Q2. How many measurements were needed to reconstruct the density operator of the state?
The authors used the arbitrary single-qubit measurement capability of the circuit to perform maximum-likelihood quantum state tomography (QST)25 on these four states: phase shifters φ5−8 were used to implement each of the 16 measurements necessary to reconstruct the density operator of the state.
Q3. How many photons were collected from the output of the chip?
Photons were collected from the output of the chip also using arrays of polarisation maintaining fibre and detected with fibre coupled SPCMs.
Q4. What is the fidelity of the state of the entanglement approach?
High fidelity production and measurement of states of arbi-5trary entanglement and mixture will be essential for characterisation of quantum devices, and will provide a reliable means to test the unique properties of quantum physics.
Q5. What is the implication of the formalism of quantum mechanics?
Entangled states of quantum systems are the fundamental resource in quantum information and represent the most nonclassical implication of the formalism of quantum mechanics.
Q6. How many states can be generated in the reduced density matrix?
By choosing α, β, γ, δ, via setting φ1−4, the amount of mixture in this reduced density matrix can be continuously varied between 0 and 1.
Q7. How did the authors characterise the quantum circuit?
Having observed high-fidelity classical and quantum interference at individual MZ interferometers on the chip, the authors then used a stochastic method to characterise the operational performance of the quantum circuit as a whole, across the full space of possible configurations.
Q8. What could be used to manipulate hyper-entanglement?
Circuits such as the one presented here could be used in conjunction with adaptive (classical) algorithms to bypass the need for calibration of the phase shifters in particular applications.
Q9. What was the cladding of the waveguides?

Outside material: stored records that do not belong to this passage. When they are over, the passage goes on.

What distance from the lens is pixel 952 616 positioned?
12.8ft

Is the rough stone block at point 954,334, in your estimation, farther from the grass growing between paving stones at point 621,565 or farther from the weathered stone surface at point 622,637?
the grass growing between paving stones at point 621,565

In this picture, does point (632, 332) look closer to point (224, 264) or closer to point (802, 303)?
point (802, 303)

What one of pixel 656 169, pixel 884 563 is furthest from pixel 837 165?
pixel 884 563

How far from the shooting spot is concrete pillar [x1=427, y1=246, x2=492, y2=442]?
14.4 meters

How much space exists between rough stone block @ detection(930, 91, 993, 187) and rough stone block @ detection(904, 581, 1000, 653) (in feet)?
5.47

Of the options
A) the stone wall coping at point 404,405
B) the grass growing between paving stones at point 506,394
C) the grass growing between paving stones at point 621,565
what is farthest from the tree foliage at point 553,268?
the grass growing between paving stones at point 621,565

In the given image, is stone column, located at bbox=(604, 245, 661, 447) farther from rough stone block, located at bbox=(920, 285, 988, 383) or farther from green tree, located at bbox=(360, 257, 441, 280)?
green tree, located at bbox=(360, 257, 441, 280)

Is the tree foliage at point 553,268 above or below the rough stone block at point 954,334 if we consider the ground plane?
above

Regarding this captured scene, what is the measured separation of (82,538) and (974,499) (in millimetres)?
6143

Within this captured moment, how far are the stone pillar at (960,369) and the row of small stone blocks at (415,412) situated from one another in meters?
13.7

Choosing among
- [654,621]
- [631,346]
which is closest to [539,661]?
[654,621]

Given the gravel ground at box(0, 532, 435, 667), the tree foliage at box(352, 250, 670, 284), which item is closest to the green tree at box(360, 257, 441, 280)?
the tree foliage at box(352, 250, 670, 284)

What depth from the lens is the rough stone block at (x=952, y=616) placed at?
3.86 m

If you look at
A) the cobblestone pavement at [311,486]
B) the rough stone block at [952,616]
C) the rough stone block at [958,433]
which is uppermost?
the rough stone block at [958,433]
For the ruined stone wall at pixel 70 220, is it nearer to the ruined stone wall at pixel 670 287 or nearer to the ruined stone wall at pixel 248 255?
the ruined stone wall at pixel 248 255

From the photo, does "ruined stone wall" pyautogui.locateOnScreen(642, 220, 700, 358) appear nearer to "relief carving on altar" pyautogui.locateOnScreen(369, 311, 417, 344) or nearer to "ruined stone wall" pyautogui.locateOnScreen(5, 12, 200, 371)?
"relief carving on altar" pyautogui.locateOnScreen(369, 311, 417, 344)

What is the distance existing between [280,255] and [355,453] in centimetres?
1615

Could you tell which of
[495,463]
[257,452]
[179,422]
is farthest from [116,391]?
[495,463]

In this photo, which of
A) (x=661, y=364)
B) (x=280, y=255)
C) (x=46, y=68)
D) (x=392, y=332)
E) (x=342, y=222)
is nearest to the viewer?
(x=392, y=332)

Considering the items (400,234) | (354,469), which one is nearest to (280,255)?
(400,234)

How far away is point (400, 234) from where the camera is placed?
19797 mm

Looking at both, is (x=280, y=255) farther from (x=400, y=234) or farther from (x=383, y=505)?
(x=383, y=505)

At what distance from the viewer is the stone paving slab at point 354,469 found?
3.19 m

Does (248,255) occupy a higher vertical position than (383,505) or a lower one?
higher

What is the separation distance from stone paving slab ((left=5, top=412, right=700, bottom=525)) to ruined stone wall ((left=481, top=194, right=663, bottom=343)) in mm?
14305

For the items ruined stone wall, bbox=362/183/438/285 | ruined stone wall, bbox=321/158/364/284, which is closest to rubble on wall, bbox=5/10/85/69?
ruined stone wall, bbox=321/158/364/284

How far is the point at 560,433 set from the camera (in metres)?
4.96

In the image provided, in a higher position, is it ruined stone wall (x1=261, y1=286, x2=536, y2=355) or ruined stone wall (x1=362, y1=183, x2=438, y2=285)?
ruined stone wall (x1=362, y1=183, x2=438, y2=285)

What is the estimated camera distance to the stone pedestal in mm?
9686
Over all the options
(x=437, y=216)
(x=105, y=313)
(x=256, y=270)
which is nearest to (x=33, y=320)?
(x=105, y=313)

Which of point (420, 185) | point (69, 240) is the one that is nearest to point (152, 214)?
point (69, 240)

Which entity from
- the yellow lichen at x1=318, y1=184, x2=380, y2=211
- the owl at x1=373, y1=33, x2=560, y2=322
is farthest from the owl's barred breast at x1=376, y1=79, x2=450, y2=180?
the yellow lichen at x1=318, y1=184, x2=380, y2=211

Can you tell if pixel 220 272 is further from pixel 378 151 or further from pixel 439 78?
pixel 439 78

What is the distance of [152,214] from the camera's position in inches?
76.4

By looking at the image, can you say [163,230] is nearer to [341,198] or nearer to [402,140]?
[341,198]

The waveguide device was fabricated on a silicon wafer, upon which a 16µm layer of undoped silica was deposited to form the lower cladding of the waveguides.
Q10. How many phase shifters are used in the circuit?
In order to characterize the precision and accuracy with which the device can be reconfigured the authors injected single photons into the device via a polarization maintaining optical fibre array, and measured interference fringes across each of the eight phase shifters on the chip, finding an average contrast C = 0.988 ± 0.008.
Q11. What are the main sponsors of this work?
This work was supported by the Engineering and Physical Sciences Research Council (EPSRC), the European Research Council (ERC), Intelligence Advanced Research Projects Activity (IARPA), the Leverhulme Trust, the Centre for Nanoscience and Quantum Information (NSQI), PHORBITECH, the Quantum Information Processing Interdisciplinary Research Collaboration (QIP IRC), and the Quantum Integrated Photonics (QUANTIP) project.
Q12. What is the advantage of using the entanglement approach in practical applications?
6. An advantage of using the entanglement approach in practical applications is that it does not require pseudo/quantum-random number generators.
Q13. What is the cnot gate in the middle of the circuit shown in Fig. 1?
In addition to high-fidelity classical interference, as demonstrated in Fig. 2a, the cnot gate in the middle of the circuit shown in Fig 1 relies on high-fidelity quantum interference16.
Q14. How many states have fidelity above 0.95?
The average quantum state fidelity across all 119 states was measured to be 0.98±0.02, with 91% of states having fidelity > 0.95.
Q15. What is the simplest way to achieve a two-photon coincidence count?
Typical two-photon coincidence count rates of 100kHz were achieved using ∼ 60% efficient, silicon based avalanche photo-diode single photon counting modules (SPCM).
Q16. How did the authors produce degenerate photon pairs?
The authors produced degenerate photon pairs, sharing the same spectral and polarization mode, via type-I spontaneous parametric downconversion23 (see Methods) which were injected into the chip as shown in Fig.
Q17. What is the probability-theoretic fidelity of the injected photon pairs?
Injecting photon pairs as before, the probability-theoretic fidelity f = ∑ k √ pk · p′k between experimentally measured coincidence probabilities at the output of the device (p00, p01, p10, p11) and the ideal theoretical values (p′00, p ′ 01, p ′ 10, p ′ 11) was calculated for each ϕ̃j .
Q18. What is the description of the experiment?
The Bell-CHSH experiment provides a well-known test for the presence of entanglement that the authors use here to examine the performance of the device, as it is reconfigured across a large parameter space.
Q19. How many configurations produced photon statistics with f > 0.97?
The average fidelity across 995 configurations (equivalent to many truth tables in many bases) was measured to be 0.990±0.009 with 96% of configurations ϕ̃j producing photon statistics with f > 0.97.
Q20. What is the fidelity of the entanglement approach?
The authors chose to use the entanglement approach as a more demanding test of their device, demonstrating sufficient control to obtain the data shown in Fig.